Terkait tema resiliensi, Benny mengajak masyarakat Papua bangkit dan mempersiapkan generasi terdidik. “Kalau hancur, bangkit lagi. Tidak harus berperang, tetapi urus anak-anak agar mendapat pendidikan yang baik,” katanya.
Sementara itu, Ketua Pusat Studi HAM, Sosial, dan Pastoral STTWPJ, Hendrica Henny Ohoitimur, menjelaskan festival ini digelar untuk merespons berbagai persoalan seperti isu HAM, rasisme, kerusakan hutan, pengungsian akibat konflik aparat–TPNPB, serta aktivitas pertambangan yang mengabaikan ekosistem.
“Festival ini menjadi ruang refleksi agar masyarakat mengingat berbagai peristiwa dan membangun kesadaran bersama untuk memperjuangkan penyelesaiannya,” ujarnya.
Festival akan menghadirkan komunitas gereja, akademisi, penulis, pemuda, seniman, hingga pengungsi untuk berdialog. “Kekerasan dan pembunuhan adalah bentuk menyakiti citra Allah pada sesama,” tambahnya.
Sekretaris Pusat Studi STTWPJ, Rutina Labena, mengatakan rangkaian kegiatan berlangsung selama tiga hari, melibatkan penulis, seniman, jurnalis, musisi, aktivis lingkungan, serta keluarga pengungsi dari Maybrat, Puncak, dan Oksibil.
Hari kedua akan diisi diskusi publik, talkshow, pameran literasi, seni, arsip, serta pameran foto pengungsi dari berbagai wilayah konflik.

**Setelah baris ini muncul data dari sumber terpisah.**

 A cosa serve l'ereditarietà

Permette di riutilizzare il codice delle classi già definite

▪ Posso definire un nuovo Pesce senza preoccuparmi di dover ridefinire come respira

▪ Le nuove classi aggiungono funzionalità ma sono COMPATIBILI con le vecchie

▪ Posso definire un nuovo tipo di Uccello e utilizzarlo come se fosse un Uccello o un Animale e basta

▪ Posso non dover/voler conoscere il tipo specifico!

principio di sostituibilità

Kegiatan juga bekerja sama dengan Iwatali dan Pusaka Belantara Rakyat untuk membahas isu lingkungan dan Proyek Strategis Nasional (PSN) di Papua Selatan. Selain itu, tersedia stand UMKM dari mama-mama pedagang Pos VII serta pameran lukisan.
“Kami juga mengundang Alex Giay, Albert Rumbekwan, jurnalis senior Albert Yomo, serta Markus Haluk sebagai panelis,” kata Rutina.